Pour le reste, Ontario Spring Water s’est approvisionnée en Californie et au Japon. Membre de la Brewing Society of Japan, elle a accès aux précieuses levures prélevées dans certaines des plus grandes brasseries japonaises. Celles-ci ont également un grand rôle à jouer sur le profil du produit final. La levure no 7 développera les arômes plus terreux du riz, tandis que la no 9 fera ressortir ses qualités fruitées.

Bien que le style nama (non pasteurisé) soit au cœur de l’identité de la brasserie torontoise, elle produit plusieurs variations sur ce thème. Presque tous sont des Junmai, ce qui signifie que le riz a été poli à 70 % de sa taille d’origine et qu’aucun alcool n’a été ajouté pendant la fabrication. L’arabashiri, pour sa part, est non dilué et issu d’une cuve unique plutôt que d’un assemblage. Le nigori est un saké filtré très grossièrement, ce qui le rend crémeux.

Lors de notre passage, on mettait en vente les premières bouteilles d’un style plus haut de gamme. Le Junmai Ginjo est un saké dont le riz a été poli à 60 % de sa taille d’origine. La fermentation, plus longue, est conduite à froid, et aucun alcool n’est ajouté. L’équipe était plutôt fière du produit.

« Nous avons attendu avant de produire un premier Junmai Ginjo. Ça n’aurait pas été respectueux de la tradition si nous avions lancé un tel produit dès l’ouverture de la brasserie », explique Ken Valvur.

Humilité à la japonaise oblige, le brasseur en chef, Greg Newton, ne se fait pas encore appeler « maître brasseur ». Il a beau avoir étudié la microbiologie au Japon et travaillé sous Mme Takahashi, à Nagano et à Toronto, il lui reste encore beaucoup de saké à produire avant qu’on l’appelle respectueusement toji.

Ce qui ne nous empêche absolument pas de profiter de son savoir-faire.

À boire

LEXIQUE DU SAKÉ

Certes, il y a le niveau de polissage du riz qui distingue les différentes appellations du saké. Plus le riz a été poli, plus le saké coûtera cher ! Mais il y a également d’autres distinctions, comme l’ajout d’alcool en fin de fermentation, la pasteurisation, la dilution, etc. Voici quelques définitions trouvées dans le lexique que la SAQ distribue à ses conseillers.

FUTSU

Qualité de base. Beaucoup d’alcool et plusieurs additifs peuvent être ajoutés. La majorité des sakés sont de qualité futsu, mais le terme apparaît rarement sur l’étiquette.
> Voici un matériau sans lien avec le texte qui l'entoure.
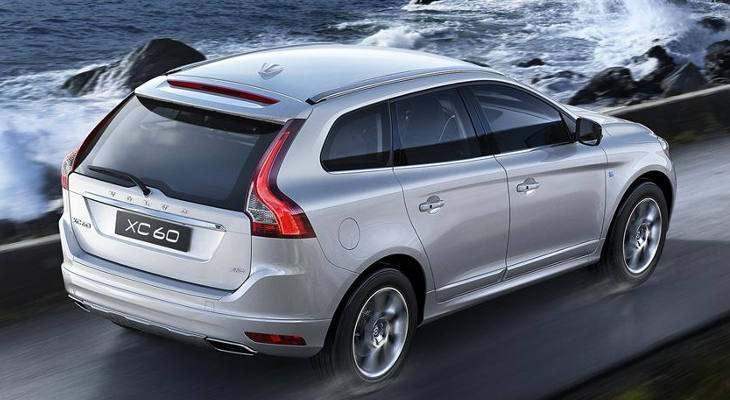 Volvo выбрала три модели шин Continental для нового XС60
On les boit souvent chambrés, tièdes ou chauds.

HONJOZO

Le riz est poli pour enlever au moins 30 % de sa taille originale. Un peu d’alcool est ajouté à la fin de la fermentation.

JUNMAI

Le riz est poli pour enlever au moins 30 % de sa taille originale. Aucun alcool n’est ajouté à la fin de la fermentation.

GINJO

Le riz doit être poli pour enlever au moins 40 % de sa taille originale. La fermentation est plus longue et conduite à froid. Un peu d’alcool est ajouté à la fin de la fermentation.

JUNMAI GINJO

Le riz doit être poli pour enlever au moins 40 % de sa taille originale. La fermentation est plus longue et conduite à froid. Aucun alcool n’est ajouté dans la fabrication.

DAIGINJO

Le riz doit être poli pour enlever au moins 50 % de sa taille originale. La fermentation est plus longue et conduite à froid. Un peu d’alcool est ajouté à la fin de la fermentation.

JUNMAI DAIGINJO

Le riz est poli pour enlever au moins 50 % de sa taille originale. La fermentation est plus longue et conduite à froid. Aucun alcool n’est ajouté à la fin de la fermentation.

GENSHU

Pas d’addition d’eau après la fermentation.

NAMA OU DRAFT

Aucune pasteurisation. (NDLR : Vous ne retrouverez pas ces sakés à la SAQ, car ils doivent être réfrigérés en tout temps.)

NIGORI

Filtration minimale. Apparence légèrement trouble.